§ What to work on
Reproduce the items below word for word, starting at the line that contains "From the camera's" and ending at the line that contains "From the shot", with both of those lines included.

§ Material provided
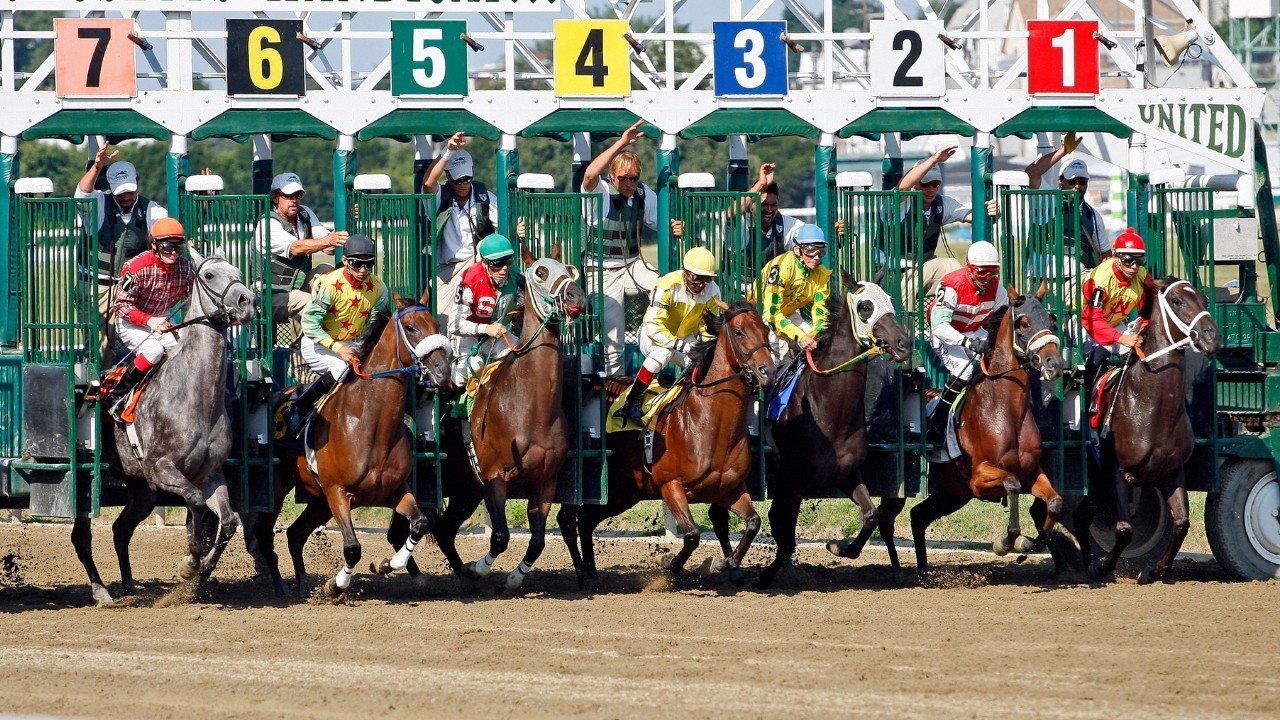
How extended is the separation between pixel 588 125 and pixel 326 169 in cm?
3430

...

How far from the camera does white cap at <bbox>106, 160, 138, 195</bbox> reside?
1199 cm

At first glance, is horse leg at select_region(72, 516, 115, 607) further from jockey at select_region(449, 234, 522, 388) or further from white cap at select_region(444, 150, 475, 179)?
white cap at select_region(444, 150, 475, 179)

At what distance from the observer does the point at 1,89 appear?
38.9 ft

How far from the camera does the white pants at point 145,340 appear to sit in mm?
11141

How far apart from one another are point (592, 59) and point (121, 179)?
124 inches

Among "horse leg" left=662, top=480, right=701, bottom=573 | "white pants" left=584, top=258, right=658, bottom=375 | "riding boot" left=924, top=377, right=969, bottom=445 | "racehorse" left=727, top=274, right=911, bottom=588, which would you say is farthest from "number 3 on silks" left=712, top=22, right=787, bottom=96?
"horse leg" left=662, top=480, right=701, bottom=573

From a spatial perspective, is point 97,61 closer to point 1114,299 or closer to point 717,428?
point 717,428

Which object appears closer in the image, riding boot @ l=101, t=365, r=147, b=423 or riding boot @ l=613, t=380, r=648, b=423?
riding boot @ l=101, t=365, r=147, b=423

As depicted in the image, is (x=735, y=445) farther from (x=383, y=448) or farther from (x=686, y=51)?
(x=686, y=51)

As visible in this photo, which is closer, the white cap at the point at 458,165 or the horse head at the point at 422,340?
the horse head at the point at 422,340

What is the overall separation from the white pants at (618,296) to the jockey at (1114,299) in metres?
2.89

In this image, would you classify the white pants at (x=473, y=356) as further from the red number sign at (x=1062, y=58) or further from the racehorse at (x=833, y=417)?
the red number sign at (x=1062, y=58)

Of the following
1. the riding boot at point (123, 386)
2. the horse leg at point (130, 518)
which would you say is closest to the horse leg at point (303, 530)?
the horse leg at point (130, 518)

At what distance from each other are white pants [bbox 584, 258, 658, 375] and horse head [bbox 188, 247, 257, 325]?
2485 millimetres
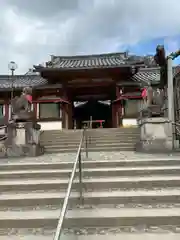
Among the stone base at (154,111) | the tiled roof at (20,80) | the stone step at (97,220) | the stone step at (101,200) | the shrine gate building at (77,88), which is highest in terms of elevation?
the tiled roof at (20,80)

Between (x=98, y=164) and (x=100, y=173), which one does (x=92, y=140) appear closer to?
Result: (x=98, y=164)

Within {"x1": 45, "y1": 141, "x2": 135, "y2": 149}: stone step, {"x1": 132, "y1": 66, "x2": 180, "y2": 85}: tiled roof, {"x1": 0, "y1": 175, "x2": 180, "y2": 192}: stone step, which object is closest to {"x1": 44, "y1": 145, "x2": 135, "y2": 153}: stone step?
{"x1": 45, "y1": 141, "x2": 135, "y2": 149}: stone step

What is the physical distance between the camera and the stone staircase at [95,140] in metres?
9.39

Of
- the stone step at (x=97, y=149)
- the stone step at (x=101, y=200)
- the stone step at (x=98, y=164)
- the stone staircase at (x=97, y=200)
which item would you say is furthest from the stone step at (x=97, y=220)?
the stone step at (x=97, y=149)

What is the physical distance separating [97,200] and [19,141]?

* * *

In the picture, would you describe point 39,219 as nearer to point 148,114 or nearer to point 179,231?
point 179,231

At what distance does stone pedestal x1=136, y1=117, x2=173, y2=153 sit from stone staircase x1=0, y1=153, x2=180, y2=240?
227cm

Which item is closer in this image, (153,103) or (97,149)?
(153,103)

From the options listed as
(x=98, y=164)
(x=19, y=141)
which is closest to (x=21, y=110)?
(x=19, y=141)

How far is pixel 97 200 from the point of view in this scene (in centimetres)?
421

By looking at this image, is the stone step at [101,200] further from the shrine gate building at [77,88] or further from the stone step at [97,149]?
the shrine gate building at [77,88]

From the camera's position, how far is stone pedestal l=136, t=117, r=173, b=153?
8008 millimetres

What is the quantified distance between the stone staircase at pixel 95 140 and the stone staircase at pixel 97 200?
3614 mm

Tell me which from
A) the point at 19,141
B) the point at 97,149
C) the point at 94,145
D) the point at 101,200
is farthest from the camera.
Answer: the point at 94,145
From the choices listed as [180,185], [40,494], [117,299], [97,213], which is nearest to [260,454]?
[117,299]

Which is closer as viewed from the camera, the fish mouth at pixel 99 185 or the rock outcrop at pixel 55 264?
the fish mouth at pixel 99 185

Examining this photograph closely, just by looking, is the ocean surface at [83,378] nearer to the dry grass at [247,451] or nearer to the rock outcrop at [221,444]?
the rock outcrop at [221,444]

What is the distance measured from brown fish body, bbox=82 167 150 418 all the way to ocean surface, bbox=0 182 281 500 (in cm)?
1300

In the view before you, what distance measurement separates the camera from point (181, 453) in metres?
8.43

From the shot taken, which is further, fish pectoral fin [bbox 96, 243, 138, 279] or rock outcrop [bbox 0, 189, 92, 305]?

§ Written reply
From the camera's position, how far is stone pedestal l=136, t=117, r=173, b=153?
8008 millimetres

What is the quantified distance between the stone staircase at pixel 95 140 and the stone staircase at pixel 97 200?
3614 mm

Tell me which from
A) the point at 19,141
B) the point at 97,149
C) the point at 94,145
D) the point at 101,200
is farthest from the camera.
Answer: the point at 94,145
From the choices listed as [180,185], [40,494], [117,299], [97,213], which is nearest to [260,454]?
[117,299]

Which is closer as viewed from the camera, the fish mouth at pixel 99 185 or the rock outcrop at pixel 55 264?
the fish mouth at pixel 99 185

Examining this photograph closely, just by looking, is the ocean surface at [83,378] nearer to the dry grass at [247,451] or nearer to the rock outcrop at [221,444]?
the rock outcrop at [221,444]

What is the distance measured from brown fish body, bbox=82 167 150 418 all the way to ocean surface, bbox=0 182 281 500 (in cm)?
1300

In the view before you, what distance measurement separates the camera from point (181, 453) in metres?
8.43

From the shot taken, which is further, fish pectoral fin [bbox 96, 243, 138, 279] or rock outcrop [bbox 0, 189, 92, 305]?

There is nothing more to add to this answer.